MEMORANDUM **
Cheryl Schuff appeals the district court’s order granting summary judgement in favor of the Commissioner and denying Schuffs cross motion for summary judgment. We have jurisdiction under 28 U.S.C. § 1291. We affirm.
Judicial review of the Commissioner’s failure to reopen Schuffs previous claim is not available because there is no constitutional right to representation at Social Security proceedings. See Califano v. Sanders, 430 U.S. 99, 107-09, 97 S.Ct. 980, 51 L.Ed.2d 192 (1977) (judicial review of failure to reopen available only where claimant raises colorable constitutional claim); cf. United States v. Riverar-Sillas, 417 F.3d 1014, 1018 (9th Cir.2005) (“A deportation proceeding is administrative in nature and is not accompanied by a right to counsel.”). Additionally, there was no de facto reopening because the Administrative Law Judge (“ALJ”) did not consider “on the merits” the issue of the Schuffs disability during the previously adjudicated period. See Lester v. Chater, 81 F.3d 821, 827 n. 3 (9th Cir.1995).
Although Schuff was not represented by counsel at her previous proceedings, the ALJ’s application of res judicata was appropriate. The record from Schuffs previous claim is well developed. Cf Thompson v. Schweiker, 665 F.2d 936, 941 (9th Cir.1982) (application of res judicata inappropriate where claimant not represented by counsel and administrative record inadequately developed). Schuffs mental impairment was not so severe that it would have affected her ability to pursue her claim during the previous proceedings. Cf. Evans v. Chater, 110 F.3d 1480, 1483 (9th Cir.1997) (holding claimant’s mental impairment combined with lack of representation was sufficient to assert a color-able constitutional claim and good cause to reopen prior denials). Schuff did not allege any new impairments in her second application nor did she enter a new age *758category that would affect the Commissioner’s evaluation of her disability.

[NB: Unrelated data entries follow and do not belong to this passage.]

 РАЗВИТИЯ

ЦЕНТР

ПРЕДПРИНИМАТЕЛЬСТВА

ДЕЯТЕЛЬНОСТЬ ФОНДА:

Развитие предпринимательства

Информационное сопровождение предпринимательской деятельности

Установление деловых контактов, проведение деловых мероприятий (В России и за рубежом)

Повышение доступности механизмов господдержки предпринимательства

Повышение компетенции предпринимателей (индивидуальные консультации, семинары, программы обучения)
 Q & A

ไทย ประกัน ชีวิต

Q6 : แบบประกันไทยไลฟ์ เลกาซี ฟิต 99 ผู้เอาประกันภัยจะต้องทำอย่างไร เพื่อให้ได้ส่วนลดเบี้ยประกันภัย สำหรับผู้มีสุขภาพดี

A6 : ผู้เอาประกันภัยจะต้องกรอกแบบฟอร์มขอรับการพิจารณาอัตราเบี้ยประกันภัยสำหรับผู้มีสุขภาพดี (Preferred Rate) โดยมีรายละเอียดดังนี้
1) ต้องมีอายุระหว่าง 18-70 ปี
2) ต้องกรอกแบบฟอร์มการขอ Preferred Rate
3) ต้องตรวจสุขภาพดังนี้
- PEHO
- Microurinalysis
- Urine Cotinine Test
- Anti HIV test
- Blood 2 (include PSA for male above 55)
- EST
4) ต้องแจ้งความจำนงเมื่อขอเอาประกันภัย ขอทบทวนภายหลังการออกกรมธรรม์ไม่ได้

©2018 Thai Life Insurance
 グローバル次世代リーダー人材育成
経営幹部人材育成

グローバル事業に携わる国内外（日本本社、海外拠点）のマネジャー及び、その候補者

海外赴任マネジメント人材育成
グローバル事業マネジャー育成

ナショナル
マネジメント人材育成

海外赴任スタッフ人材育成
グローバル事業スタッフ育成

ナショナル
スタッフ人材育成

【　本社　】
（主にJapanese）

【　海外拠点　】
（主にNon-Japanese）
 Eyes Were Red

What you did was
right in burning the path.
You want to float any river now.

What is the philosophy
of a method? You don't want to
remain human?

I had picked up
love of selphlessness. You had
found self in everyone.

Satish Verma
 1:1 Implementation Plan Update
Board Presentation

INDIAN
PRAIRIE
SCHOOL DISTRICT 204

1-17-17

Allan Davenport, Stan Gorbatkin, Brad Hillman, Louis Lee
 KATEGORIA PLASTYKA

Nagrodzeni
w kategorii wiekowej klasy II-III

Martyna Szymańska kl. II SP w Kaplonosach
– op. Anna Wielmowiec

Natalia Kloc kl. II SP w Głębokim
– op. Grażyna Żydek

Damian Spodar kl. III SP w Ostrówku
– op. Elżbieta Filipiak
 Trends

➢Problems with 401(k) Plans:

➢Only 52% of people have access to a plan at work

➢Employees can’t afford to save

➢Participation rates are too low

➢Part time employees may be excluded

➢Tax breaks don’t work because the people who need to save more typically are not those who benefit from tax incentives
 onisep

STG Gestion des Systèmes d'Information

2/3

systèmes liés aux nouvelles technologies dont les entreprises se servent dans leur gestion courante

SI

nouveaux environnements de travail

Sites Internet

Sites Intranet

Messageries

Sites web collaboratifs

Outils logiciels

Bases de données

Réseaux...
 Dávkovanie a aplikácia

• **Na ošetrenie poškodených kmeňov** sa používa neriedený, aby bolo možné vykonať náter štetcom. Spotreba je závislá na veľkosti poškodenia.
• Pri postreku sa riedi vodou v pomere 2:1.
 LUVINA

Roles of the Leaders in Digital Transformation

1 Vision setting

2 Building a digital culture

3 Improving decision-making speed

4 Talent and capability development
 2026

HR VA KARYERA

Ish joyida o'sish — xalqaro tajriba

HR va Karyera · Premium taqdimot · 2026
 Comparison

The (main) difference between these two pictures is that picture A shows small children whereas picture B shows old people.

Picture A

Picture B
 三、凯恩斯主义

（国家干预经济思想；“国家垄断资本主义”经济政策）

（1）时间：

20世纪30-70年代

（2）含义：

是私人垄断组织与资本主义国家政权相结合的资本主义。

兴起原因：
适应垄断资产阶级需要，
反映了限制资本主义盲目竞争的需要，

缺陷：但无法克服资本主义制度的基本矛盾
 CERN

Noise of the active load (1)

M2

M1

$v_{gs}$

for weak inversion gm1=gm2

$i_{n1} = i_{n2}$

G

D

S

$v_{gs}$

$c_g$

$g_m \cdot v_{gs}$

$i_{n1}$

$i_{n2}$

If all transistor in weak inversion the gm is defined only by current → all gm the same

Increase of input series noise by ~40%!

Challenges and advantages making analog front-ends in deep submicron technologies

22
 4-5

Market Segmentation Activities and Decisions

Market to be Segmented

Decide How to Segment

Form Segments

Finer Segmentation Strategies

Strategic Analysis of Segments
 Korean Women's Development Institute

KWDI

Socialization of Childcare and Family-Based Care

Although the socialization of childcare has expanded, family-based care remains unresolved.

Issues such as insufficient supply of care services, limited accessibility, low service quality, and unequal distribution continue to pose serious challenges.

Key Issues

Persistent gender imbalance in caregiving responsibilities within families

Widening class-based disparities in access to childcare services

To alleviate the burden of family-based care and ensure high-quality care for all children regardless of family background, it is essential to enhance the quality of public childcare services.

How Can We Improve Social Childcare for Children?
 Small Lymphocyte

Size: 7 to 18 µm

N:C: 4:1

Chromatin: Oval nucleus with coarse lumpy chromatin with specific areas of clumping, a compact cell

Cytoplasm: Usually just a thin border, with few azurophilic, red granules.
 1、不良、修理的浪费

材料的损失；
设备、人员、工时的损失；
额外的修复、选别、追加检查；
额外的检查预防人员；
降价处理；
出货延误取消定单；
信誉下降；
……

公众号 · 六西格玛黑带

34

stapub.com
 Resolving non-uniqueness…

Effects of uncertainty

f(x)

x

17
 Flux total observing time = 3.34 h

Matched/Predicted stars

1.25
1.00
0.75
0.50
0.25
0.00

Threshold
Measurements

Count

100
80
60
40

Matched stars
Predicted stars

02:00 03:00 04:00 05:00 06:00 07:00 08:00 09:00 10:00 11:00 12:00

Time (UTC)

Cf Lester, 81 F.3d at 828 (application of res judicata inappropriate where claimant alleged new impairment in second application and had entered a new age category). And substantial evidence supported the ALJ’s finding that Schuffs impairments had not increased in severity. Cf id. at 827 (res judicata inapplicable where claimant has demonstrated an increase in the severity of her impairment).
The ALJ gave specific and legitimate reasons supported by substantial evidence for rejecting the opinions of treating physicians Drs. Van Belois and Lindsay because their records did not support their opinions and were inconsistent with substantial evidence in the record. See Orn v. Astrue, 495 F.3d 625, 631-33 (9th Cir. 2007); see also 20 C.F.R. § 404.1527(d)(2)-(4). Additionally, the ALJ was not required to accept Drs. Van Belois and Lindsay’s opinions that Schuff was unable to work because the ultimate issue of disability is reserved to the Commissioner. See 20 C.F.R. § 404.1527(e); cf. Thomas v. Barnhart, 278 F.3d 947, 957 (9th Cir.2002) (“The ALJ need not accept the opinion of any physician, including a treating physician, if that opinion is brief, conclusory, and inadequately supported by clinical findings.”). The ALJ also gave specific, clear, and convincing reasons supported by substantial evidence for finding Schuff was not entirely reliable because her statements were inconsistent with other evidence in the record and her daily activities. See id. at 958-60.
We have considered and reject Schuffs other claims raised on appeal.
AFFIRMED.
This disposition is not appropriate for publication and is not precedent except as provided by 9 th Cir. R. 36-3.